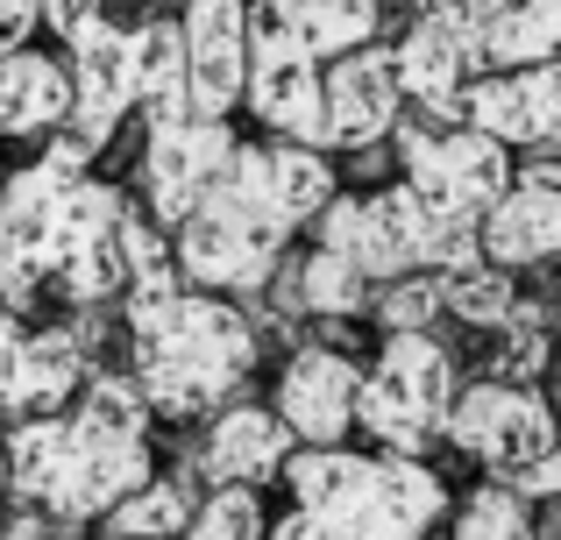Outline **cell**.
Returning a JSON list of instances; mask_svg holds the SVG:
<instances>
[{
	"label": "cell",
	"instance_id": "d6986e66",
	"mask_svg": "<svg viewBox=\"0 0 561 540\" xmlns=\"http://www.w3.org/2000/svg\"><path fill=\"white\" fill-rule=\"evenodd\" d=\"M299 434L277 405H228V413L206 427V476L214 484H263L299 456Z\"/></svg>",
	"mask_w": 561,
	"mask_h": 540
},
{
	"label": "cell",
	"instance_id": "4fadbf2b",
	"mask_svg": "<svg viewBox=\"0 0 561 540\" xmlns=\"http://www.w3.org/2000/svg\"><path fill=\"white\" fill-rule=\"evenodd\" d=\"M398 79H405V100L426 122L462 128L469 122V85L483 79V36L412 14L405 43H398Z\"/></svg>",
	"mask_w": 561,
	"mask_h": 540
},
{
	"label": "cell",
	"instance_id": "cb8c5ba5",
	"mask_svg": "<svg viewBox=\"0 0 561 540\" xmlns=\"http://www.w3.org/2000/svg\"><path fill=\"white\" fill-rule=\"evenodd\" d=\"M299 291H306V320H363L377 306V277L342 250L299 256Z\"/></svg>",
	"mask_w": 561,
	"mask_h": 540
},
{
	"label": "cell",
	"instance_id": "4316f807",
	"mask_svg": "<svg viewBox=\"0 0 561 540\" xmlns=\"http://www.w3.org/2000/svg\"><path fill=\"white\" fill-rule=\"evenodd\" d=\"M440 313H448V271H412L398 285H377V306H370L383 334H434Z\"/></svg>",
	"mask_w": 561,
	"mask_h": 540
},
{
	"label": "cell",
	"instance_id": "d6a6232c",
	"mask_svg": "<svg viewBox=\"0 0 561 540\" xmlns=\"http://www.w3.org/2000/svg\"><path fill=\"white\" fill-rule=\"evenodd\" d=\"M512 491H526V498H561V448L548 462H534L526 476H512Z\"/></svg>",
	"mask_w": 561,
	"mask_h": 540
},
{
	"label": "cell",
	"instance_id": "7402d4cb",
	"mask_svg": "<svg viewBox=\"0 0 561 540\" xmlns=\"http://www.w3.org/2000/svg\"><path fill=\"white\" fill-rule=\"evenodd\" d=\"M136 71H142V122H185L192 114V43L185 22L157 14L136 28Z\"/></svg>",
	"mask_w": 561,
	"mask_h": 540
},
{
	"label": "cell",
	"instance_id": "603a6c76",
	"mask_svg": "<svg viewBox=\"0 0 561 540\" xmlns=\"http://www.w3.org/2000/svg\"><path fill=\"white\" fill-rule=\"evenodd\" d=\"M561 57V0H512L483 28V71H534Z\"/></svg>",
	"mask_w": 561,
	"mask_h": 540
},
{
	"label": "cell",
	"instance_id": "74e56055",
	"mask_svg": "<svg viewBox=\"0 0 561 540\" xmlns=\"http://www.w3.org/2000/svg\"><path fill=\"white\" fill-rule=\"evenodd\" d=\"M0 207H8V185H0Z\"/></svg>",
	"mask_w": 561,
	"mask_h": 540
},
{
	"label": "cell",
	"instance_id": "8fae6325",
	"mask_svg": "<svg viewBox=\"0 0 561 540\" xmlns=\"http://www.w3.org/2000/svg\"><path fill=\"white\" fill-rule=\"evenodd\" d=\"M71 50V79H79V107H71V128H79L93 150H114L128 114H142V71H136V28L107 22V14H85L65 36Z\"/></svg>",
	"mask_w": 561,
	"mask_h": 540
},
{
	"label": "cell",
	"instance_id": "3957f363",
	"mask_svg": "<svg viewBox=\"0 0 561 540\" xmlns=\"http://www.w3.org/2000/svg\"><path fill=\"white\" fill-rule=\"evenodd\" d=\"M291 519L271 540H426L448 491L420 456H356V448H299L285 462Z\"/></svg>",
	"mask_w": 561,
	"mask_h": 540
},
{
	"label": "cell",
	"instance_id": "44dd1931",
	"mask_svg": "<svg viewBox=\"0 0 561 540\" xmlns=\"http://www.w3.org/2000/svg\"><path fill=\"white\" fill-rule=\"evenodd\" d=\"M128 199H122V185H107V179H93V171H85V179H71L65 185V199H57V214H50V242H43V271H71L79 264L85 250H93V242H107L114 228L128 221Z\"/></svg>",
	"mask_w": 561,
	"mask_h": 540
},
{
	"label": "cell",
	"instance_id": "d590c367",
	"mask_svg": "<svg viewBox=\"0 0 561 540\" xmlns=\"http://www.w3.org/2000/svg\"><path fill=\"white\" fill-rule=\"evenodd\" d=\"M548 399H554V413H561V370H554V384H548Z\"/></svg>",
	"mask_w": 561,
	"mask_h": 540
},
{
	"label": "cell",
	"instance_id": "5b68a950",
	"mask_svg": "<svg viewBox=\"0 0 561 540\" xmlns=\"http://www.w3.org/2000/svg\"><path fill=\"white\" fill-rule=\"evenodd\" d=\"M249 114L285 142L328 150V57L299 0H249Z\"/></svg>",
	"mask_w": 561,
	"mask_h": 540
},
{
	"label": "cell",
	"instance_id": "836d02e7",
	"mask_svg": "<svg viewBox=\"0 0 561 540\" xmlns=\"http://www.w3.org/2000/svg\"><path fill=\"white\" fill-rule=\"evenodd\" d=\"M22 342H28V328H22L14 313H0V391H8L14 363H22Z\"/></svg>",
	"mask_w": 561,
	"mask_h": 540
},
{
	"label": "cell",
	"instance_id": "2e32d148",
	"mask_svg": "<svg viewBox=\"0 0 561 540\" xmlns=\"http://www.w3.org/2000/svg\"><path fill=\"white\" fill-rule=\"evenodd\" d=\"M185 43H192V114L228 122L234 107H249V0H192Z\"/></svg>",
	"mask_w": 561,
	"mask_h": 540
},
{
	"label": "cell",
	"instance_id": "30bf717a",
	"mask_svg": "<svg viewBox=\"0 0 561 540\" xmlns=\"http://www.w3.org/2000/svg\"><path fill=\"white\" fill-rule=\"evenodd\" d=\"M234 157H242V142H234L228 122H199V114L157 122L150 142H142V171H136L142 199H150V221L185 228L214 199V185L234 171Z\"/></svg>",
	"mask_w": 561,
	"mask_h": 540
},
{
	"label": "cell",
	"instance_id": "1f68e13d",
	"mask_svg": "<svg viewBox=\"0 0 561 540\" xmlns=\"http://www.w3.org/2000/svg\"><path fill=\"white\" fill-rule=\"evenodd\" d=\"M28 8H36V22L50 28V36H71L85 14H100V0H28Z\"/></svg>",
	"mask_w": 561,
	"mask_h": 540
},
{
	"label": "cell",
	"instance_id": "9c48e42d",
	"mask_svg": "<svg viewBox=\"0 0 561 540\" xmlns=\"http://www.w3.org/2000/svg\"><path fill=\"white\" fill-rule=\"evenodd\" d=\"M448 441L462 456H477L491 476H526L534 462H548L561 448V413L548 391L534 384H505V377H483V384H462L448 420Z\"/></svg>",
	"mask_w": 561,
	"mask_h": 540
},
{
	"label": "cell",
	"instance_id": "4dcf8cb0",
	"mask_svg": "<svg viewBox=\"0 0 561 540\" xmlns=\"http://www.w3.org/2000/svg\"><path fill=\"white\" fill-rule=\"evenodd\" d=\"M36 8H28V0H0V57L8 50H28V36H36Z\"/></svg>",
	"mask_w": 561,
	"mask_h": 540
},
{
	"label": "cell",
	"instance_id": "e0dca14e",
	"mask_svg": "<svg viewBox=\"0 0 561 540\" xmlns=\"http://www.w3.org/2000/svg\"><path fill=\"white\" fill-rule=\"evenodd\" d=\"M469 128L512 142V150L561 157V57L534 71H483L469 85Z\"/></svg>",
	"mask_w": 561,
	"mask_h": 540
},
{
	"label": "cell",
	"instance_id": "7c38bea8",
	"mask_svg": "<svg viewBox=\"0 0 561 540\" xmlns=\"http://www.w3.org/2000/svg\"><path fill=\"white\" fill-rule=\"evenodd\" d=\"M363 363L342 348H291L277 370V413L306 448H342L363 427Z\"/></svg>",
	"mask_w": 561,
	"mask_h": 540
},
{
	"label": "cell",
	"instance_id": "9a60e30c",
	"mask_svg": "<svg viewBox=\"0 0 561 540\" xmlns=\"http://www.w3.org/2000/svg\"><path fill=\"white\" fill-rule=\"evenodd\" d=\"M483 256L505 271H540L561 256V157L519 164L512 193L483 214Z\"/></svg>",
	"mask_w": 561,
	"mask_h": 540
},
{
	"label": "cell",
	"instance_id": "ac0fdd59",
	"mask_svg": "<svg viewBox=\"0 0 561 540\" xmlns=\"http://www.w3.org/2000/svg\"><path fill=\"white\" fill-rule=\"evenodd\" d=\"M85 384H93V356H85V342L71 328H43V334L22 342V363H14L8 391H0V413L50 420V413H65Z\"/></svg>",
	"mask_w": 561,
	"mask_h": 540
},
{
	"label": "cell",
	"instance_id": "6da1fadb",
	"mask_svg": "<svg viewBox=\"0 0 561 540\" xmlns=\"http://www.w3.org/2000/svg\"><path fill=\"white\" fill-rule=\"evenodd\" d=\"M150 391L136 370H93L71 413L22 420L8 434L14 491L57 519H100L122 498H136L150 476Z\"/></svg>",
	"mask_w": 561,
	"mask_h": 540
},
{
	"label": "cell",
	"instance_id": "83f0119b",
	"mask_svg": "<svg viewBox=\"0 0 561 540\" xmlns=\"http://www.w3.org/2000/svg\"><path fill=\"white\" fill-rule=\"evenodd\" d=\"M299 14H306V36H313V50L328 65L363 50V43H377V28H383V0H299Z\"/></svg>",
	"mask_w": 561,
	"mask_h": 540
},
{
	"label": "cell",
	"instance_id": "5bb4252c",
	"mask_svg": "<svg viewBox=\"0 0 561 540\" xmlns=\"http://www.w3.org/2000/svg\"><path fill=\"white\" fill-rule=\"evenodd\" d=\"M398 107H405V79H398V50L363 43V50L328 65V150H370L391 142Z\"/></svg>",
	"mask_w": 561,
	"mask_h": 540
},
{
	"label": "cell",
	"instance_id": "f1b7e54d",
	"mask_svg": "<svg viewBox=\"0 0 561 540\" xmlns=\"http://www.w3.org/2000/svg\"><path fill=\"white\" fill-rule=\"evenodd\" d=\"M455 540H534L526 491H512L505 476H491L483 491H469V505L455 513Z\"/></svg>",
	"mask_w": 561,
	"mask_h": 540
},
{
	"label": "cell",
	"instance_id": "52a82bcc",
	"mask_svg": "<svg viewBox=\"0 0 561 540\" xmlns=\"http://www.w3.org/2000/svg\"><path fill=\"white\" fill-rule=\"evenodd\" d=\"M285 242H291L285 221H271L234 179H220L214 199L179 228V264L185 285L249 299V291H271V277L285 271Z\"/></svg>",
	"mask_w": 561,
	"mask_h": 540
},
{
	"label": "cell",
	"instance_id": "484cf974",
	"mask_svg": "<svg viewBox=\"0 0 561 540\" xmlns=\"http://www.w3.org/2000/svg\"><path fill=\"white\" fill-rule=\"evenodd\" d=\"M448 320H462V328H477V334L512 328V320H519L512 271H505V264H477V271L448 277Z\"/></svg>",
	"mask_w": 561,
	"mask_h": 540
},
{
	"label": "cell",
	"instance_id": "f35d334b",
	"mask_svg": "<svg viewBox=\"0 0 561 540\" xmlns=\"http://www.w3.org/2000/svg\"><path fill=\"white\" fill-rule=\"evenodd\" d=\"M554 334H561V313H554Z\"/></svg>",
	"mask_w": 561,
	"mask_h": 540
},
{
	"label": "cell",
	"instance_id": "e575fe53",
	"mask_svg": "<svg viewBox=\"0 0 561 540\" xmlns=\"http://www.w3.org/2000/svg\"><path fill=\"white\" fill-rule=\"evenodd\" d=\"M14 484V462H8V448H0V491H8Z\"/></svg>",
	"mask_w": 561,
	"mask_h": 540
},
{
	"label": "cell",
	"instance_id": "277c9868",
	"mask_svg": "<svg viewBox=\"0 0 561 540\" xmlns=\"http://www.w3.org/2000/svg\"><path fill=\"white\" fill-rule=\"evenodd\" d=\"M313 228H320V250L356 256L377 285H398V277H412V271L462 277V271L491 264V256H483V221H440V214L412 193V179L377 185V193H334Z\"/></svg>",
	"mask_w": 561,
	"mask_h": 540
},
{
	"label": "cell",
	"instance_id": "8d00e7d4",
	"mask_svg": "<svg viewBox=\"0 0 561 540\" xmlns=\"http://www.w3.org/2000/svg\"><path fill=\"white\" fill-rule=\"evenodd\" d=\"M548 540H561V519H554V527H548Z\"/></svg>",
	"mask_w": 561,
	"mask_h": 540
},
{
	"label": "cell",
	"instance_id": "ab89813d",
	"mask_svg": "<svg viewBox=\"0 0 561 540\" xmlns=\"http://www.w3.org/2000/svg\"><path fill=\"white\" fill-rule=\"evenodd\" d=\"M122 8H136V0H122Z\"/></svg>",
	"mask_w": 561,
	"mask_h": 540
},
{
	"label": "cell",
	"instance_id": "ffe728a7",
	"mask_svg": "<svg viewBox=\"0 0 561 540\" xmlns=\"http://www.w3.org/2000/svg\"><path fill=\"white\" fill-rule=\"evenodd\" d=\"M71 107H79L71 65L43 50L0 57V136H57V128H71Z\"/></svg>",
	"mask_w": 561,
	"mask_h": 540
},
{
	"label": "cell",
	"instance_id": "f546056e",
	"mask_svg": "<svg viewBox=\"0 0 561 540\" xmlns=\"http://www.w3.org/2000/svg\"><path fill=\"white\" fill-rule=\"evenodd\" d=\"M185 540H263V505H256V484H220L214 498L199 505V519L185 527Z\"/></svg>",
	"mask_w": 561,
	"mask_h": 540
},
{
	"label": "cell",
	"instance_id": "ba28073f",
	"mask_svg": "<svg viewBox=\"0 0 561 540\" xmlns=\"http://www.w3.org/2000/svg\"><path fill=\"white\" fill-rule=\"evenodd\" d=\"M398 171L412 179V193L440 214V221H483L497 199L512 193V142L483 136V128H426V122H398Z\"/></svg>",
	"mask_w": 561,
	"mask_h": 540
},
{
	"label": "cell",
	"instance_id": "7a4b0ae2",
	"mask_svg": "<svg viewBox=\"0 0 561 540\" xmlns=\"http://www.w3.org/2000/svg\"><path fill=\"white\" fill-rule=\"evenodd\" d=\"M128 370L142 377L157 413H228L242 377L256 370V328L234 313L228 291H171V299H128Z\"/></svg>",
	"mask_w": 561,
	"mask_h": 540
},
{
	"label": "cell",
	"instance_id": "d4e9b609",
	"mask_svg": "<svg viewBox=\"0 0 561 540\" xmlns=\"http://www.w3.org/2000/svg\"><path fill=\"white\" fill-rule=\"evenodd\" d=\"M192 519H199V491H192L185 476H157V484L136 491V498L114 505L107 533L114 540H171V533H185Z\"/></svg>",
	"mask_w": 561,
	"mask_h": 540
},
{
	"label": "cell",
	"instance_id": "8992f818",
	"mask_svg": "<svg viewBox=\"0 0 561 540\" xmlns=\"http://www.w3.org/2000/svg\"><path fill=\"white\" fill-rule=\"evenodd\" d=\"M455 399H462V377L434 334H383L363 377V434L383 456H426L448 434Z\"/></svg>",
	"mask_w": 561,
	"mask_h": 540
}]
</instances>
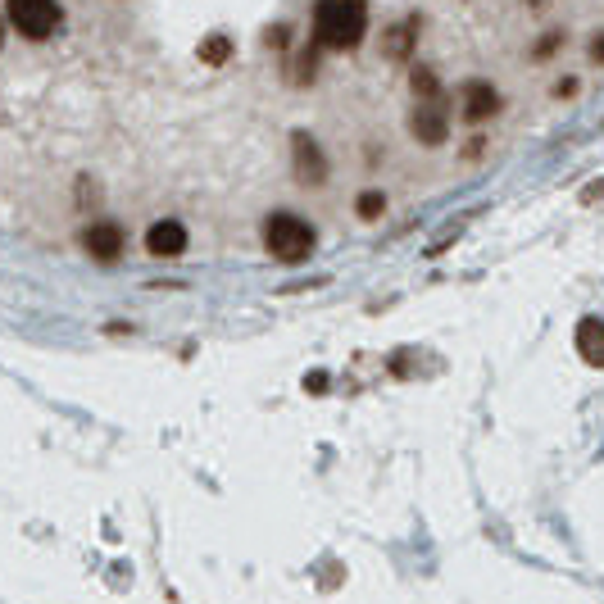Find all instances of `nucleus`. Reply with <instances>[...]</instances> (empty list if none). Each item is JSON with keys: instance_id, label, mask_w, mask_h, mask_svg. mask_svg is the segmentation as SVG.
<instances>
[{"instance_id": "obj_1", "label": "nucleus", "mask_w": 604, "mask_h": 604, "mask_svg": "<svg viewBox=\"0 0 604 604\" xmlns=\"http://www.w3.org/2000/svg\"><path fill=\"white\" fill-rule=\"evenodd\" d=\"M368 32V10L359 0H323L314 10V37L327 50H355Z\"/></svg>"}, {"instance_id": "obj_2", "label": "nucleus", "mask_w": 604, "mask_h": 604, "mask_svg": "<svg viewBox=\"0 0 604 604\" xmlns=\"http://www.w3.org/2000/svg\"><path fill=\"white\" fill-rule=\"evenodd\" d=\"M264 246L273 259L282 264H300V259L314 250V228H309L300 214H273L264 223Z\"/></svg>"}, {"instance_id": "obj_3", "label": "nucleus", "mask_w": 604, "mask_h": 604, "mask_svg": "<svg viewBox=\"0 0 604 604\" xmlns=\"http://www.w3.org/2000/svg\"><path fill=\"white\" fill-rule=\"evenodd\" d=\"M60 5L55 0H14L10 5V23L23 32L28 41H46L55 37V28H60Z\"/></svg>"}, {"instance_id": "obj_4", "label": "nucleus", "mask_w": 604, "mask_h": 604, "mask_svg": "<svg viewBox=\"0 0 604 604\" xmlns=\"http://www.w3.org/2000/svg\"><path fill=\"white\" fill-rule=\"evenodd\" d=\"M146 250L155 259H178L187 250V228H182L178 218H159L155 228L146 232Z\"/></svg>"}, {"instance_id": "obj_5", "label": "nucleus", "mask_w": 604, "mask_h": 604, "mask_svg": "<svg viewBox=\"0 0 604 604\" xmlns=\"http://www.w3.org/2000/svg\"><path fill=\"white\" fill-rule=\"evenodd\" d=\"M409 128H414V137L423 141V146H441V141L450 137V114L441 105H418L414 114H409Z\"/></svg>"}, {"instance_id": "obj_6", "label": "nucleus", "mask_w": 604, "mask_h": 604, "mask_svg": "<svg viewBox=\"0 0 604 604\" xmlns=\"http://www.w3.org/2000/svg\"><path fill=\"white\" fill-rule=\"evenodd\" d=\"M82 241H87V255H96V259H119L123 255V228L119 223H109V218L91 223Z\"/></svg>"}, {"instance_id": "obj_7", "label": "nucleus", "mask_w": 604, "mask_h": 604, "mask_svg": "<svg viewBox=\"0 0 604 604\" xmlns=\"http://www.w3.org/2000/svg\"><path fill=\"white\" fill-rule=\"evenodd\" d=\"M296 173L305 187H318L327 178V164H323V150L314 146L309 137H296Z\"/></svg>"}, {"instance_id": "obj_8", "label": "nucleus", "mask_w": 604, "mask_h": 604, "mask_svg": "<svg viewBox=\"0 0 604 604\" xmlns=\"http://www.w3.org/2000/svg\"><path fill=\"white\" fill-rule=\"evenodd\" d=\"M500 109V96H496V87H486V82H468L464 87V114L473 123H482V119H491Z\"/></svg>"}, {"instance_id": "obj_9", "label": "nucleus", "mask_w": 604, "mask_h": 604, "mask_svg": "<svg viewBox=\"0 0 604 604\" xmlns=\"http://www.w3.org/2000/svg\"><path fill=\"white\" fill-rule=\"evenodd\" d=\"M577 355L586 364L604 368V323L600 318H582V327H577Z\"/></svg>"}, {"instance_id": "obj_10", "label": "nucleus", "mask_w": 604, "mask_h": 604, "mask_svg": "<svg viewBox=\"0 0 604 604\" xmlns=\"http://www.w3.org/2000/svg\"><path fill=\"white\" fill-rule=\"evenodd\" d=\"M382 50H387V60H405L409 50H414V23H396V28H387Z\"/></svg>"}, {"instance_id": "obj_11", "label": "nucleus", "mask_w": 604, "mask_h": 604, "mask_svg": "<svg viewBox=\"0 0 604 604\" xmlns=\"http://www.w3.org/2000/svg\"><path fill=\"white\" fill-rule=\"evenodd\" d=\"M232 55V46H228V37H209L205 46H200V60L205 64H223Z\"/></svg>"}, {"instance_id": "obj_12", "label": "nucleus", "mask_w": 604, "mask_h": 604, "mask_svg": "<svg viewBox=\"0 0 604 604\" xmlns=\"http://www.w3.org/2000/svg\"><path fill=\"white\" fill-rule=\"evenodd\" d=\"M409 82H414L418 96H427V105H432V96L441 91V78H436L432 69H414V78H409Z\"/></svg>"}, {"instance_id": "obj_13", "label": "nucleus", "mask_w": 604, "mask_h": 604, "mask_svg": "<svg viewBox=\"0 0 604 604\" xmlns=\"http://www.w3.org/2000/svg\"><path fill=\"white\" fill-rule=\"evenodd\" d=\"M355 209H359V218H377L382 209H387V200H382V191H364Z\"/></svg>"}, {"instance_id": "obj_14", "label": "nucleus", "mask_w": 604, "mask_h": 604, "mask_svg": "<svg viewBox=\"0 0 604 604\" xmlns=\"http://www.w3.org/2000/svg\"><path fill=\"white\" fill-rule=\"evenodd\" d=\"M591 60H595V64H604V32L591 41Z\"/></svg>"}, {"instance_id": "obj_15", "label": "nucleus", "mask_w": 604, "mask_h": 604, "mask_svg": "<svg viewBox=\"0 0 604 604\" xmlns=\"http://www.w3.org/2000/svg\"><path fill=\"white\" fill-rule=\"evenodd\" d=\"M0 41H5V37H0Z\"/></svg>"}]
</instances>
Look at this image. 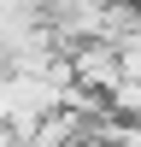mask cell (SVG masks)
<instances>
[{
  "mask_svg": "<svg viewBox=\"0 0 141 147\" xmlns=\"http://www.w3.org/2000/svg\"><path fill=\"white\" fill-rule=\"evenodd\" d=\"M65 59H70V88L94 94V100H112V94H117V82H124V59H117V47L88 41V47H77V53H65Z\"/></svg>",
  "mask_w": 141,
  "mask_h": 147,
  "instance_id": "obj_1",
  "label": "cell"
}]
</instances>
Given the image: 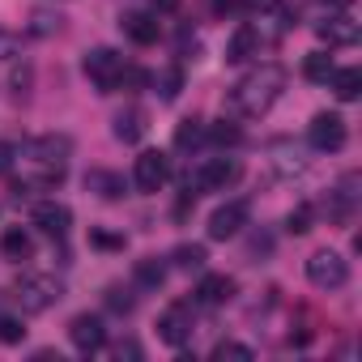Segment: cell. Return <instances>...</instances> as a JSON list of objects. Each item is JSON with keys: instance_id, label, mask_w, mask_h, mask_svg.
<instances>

----

• _DO THIS_
Copy the entries word for word, from their beginning up to and including the line that contains "434L277 405H228V413L206 427V476L214". Leave the pictures out.

• _SOLUTION TO THIS EXERCISE_
Outline **cell**.
Returning a JSON list of instances; mask_svg holds the SVG:
<instances>
[{
	"label": "cell",
	"instance_id": "d6986e66",
	"mask_svg": "<svg viewBox=\"0 0 561 540\" xmlns=\"http://www.w3.org/2000/svg\"><path fill=\"white\" fill-rule=\"evenodd\" d=\"M299 434L277 405H228V413L206 427V476L214 484H263L299 456Z\"/></svg>",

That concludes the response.